I have just noticed this on kernel 5.14.1 on Ubuntu 21.04 as well. My guess is that if you install the mainline kernel 5.14.16 using the Ubuntu mainline GUI kernel installation tool (which installs kernels from the Ubuntu mainline kernel websote), then this might go away for you.
Unfortunately, the dependency for this kernel is libc6 >= 2.34, which Ubuntu 21.10 has, but Ubuntu 21.04 is stuck on 2.33. I have a laptop on 21.10, I might check this tomorrow.

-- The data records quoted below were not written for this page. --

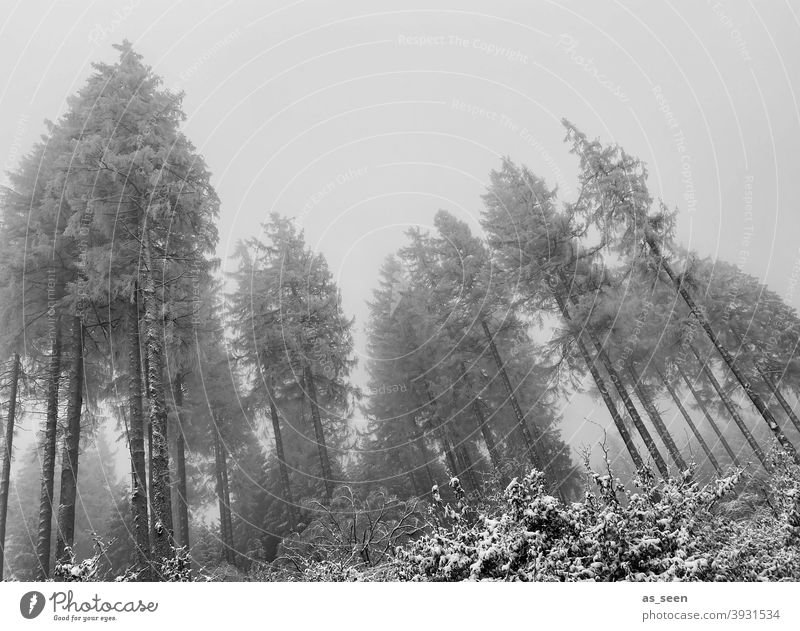 Firs in the fog First Snow Fog Gray somber Worm's-eye view Black & white photo Tall Ghostly Exterior shot Winter Tree Cold Nature Deserted Forest White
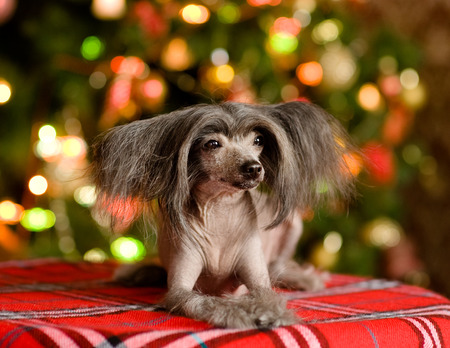 Chinese crested dog puppy lying in front photo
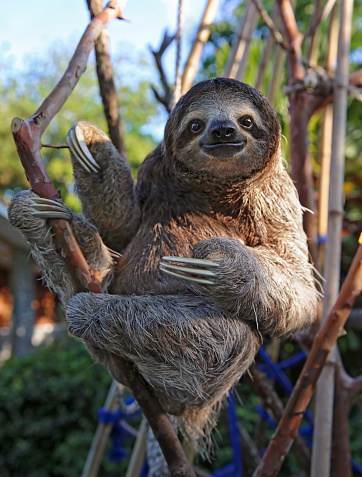 Happy rescued sloth relaxing and holding his pot belly.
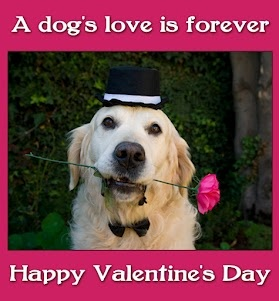 17 best images about pets makes the best valentine s day - Valentines day pictures with puppies ...
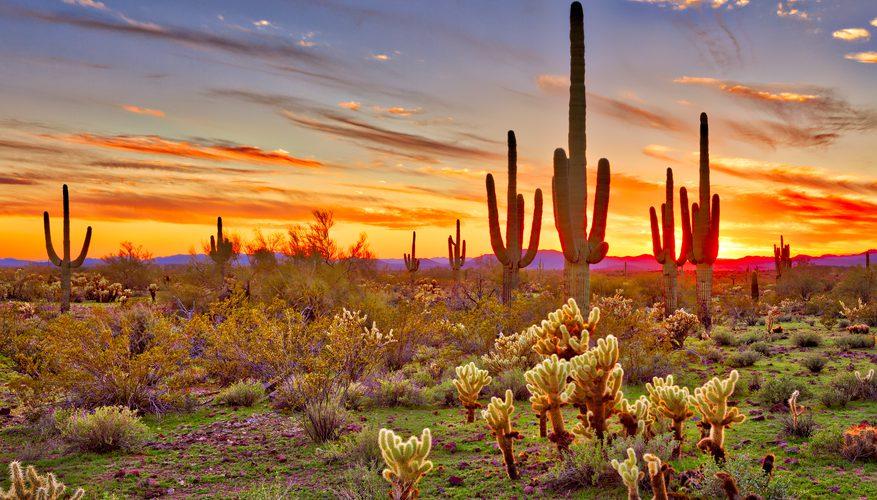 Desert V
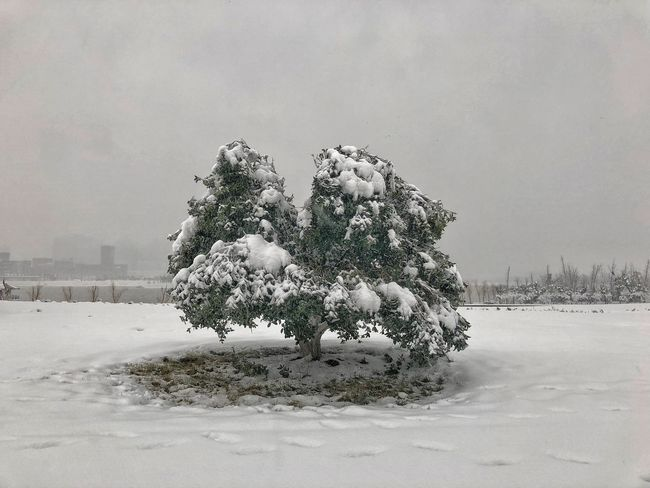 Circle Hefei China Winter Cold Temperature Snow Weather Nature Cold Tree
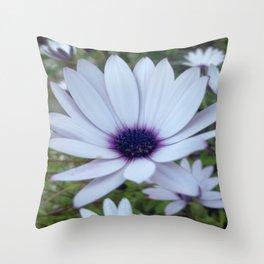 White Osteospermum Flower Daisy With Purple Hue Throw Pillow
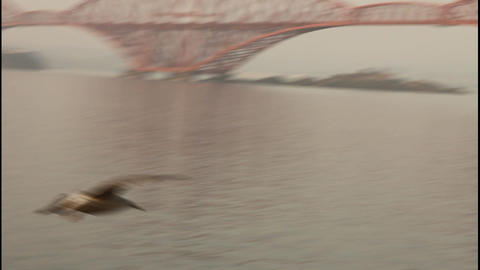 Seagull flying with the Forth bridge behind Stock Video Footage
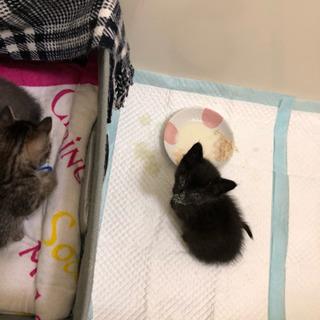 子猫ちゃん達を保護しましたฅ^• ·̫ •^ฅ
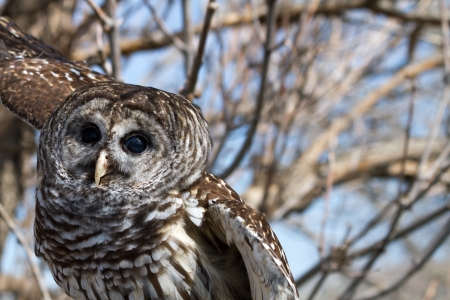 barred: Barred Owl spreading wings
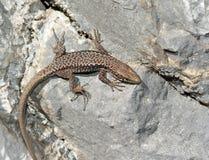A big Lizard Royalty Free Stock Photography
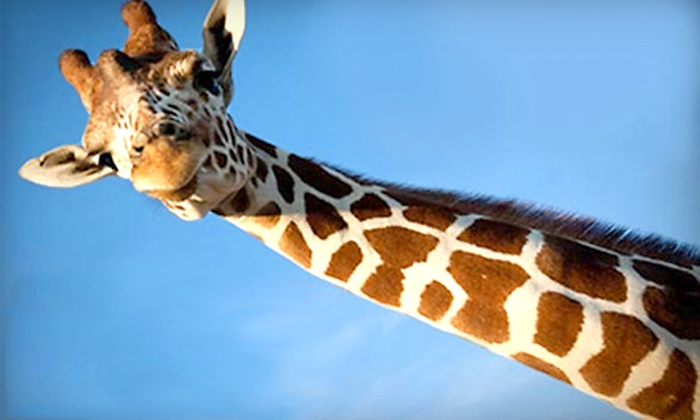 African Safari Wildlife Park‎ - Port Clinton: $5 for One Ticket to Drive-Thru Safari at African Safari Wildlife Park in Port Clinton (Up to a $17.95 Value)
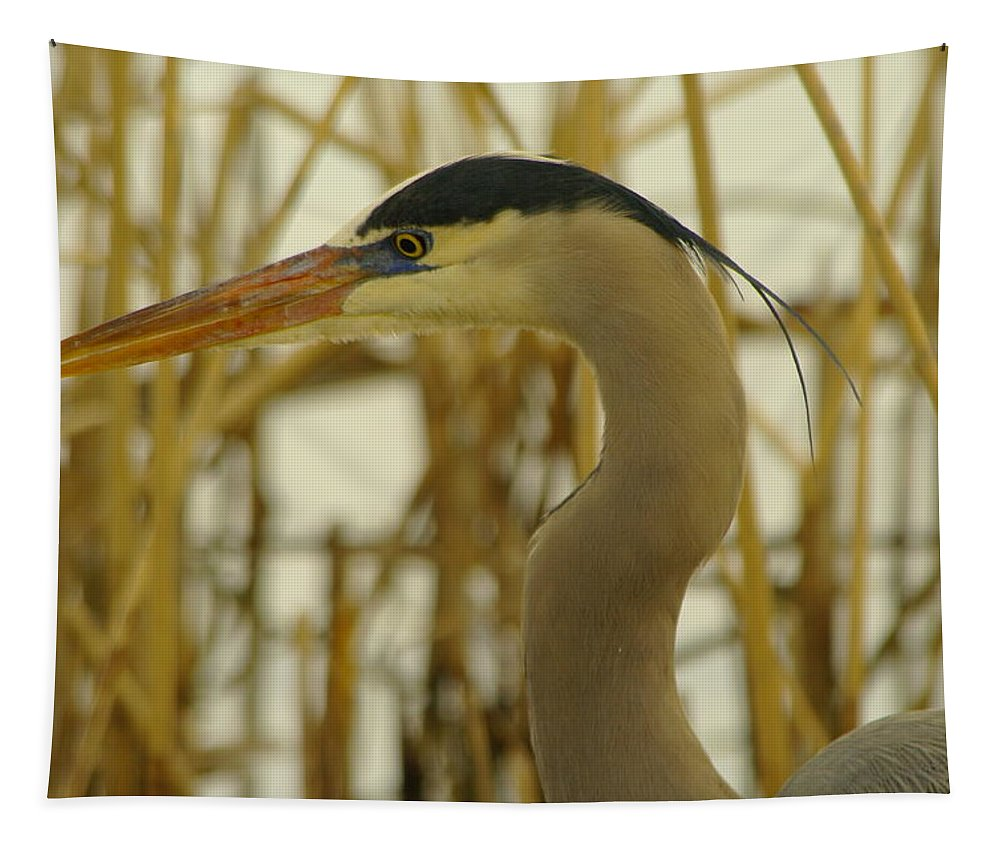 Heron Tapestry featuring the photograph Heron Close Up by Jeff Swan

Hi there, I checked on 5.14.16 kernel, and this issue does not exist on my Dell XPS with a GTX 1050 Ti Mobile on Ubuntu 21.10, so you can try this new kernel if you feel comfortable. Good luck.
Hi, @berglh One comment: you pasted first few seconds of boot log. In case of “user28546” the bug appeared at second 360. In my case is atso never occurs at the very beginning.

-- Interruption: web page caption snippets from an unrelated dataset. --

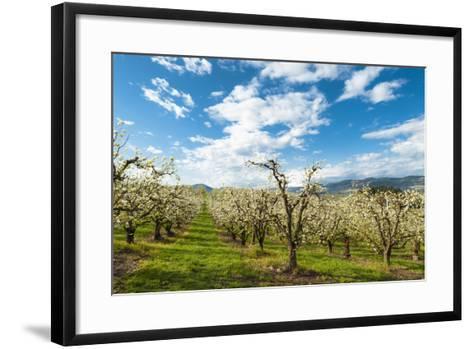 USA, Oregon Hood River, Valley. Apple Orchard Near Hood River-Richard Duval-Framed Art Print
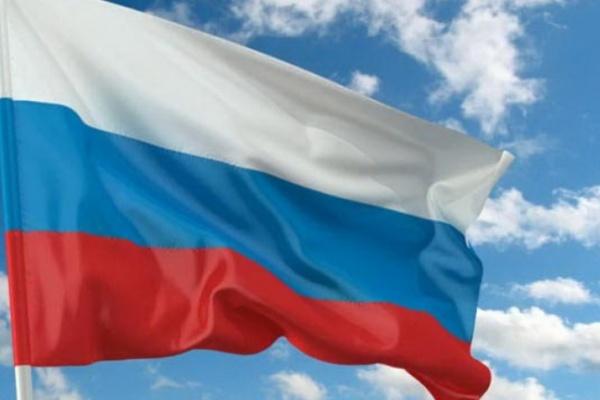 Задержаны футбольные фанаты, укравшие флаги в центре Воронежа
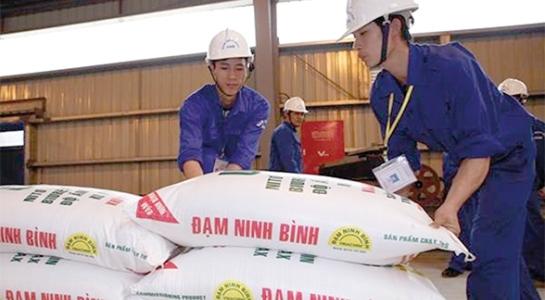 Đạm Ninh Bình xin cứu, Bộ Tài chính nói lời ăn lỗ chịu - 1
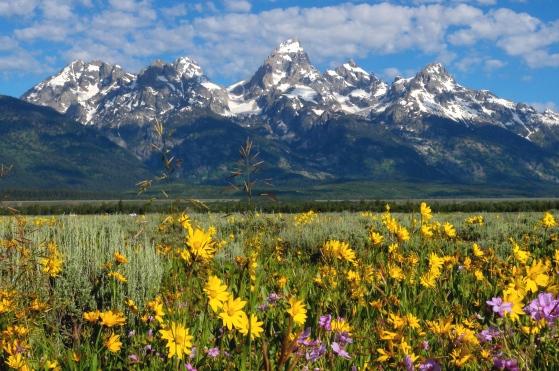 多くの高山植物が咲き誇る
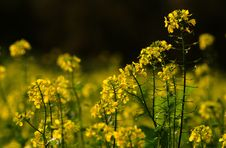 Free Rapeseed, Yellow, Mustard Plant, Canola Royalty Free Stock Photos - 111483598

One think that I can surely say that for me it occurs if and only if monitor (monitors, I use 3, not sure if that is relevant) is being woken for sleep. I will try newer kernel, just saying that no errors in few first seconds of boor log are not indicative of whether this issue is there or not.
I was running 495.44 on my desktop machine on Ubuntu 21.04 and didn’t have this issue. I’ve just noticed it after upgrading my desktop machine with 2080 Super and 5.14.17 kernel. I’m not sure why I didn’t see this issue on my laptop, maybe it’s also related the type of GPU as well? [drm:nv_drm_master_set [nvidia_drm]] *ERROR* [nvidia-drm] [GPU ID 0x00000600] Failed to grab modeset ownership
@berglh One comment: you pasted first few seconds of boot log. In case of “user28546” the bug appeared at second 360. In my case is atso never occurs at the very beginning.

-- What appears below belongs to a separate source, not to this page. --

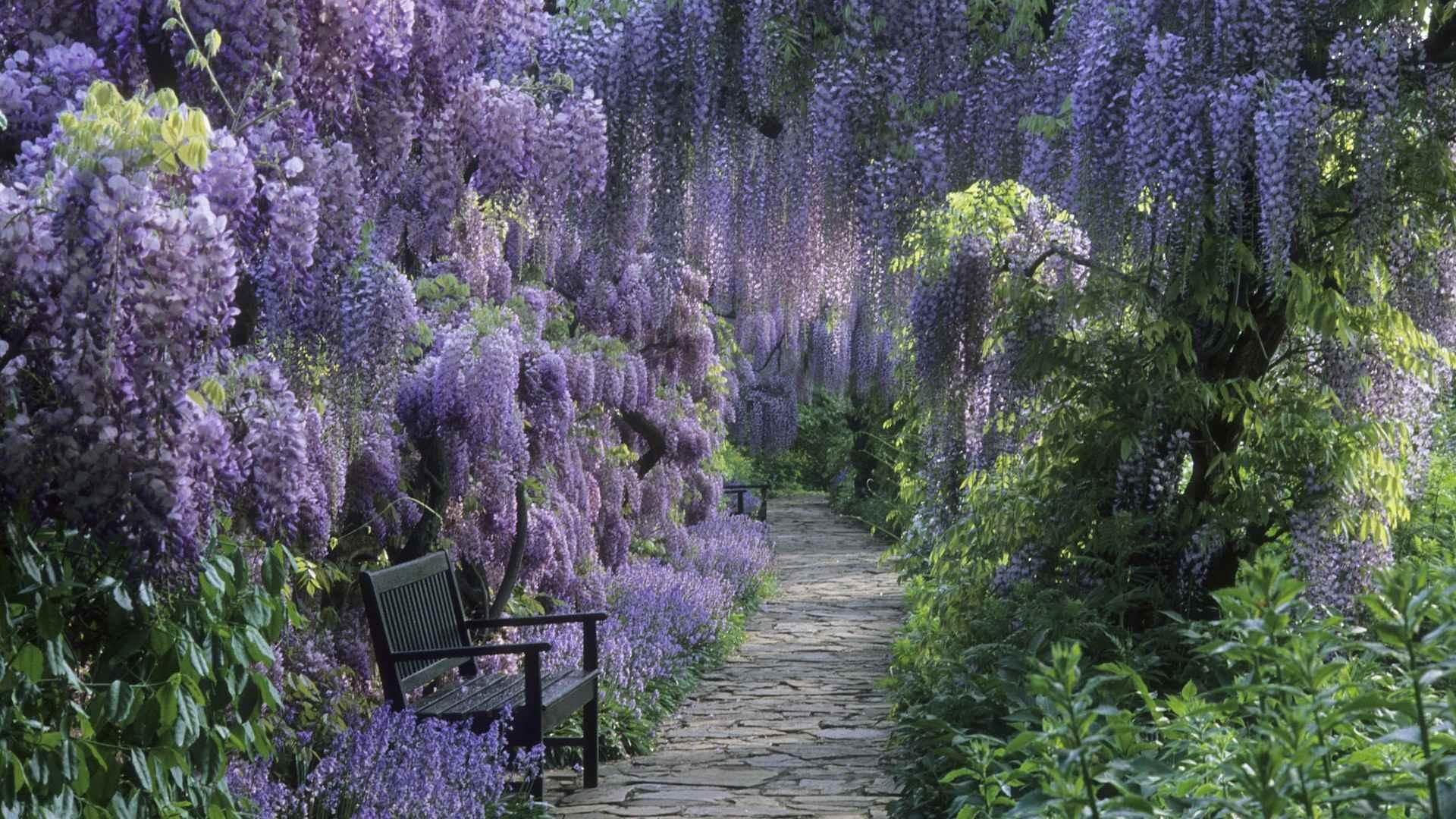 germany-wisteria_00267451-1light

I left the machine running for quite some time then grepped for items relating to nvidia and drm. That’s why it was only showing entries from the boot time.
I’m using nvidia-drivers 495.44 on Linux 5.15.1. As soon as I start X, I get the same error:
[ 5.792304] nvidia: loading out-of-tree module taints kernel.
[ 5.792316] nvidia: module license 'NVIDIA' taints kernel.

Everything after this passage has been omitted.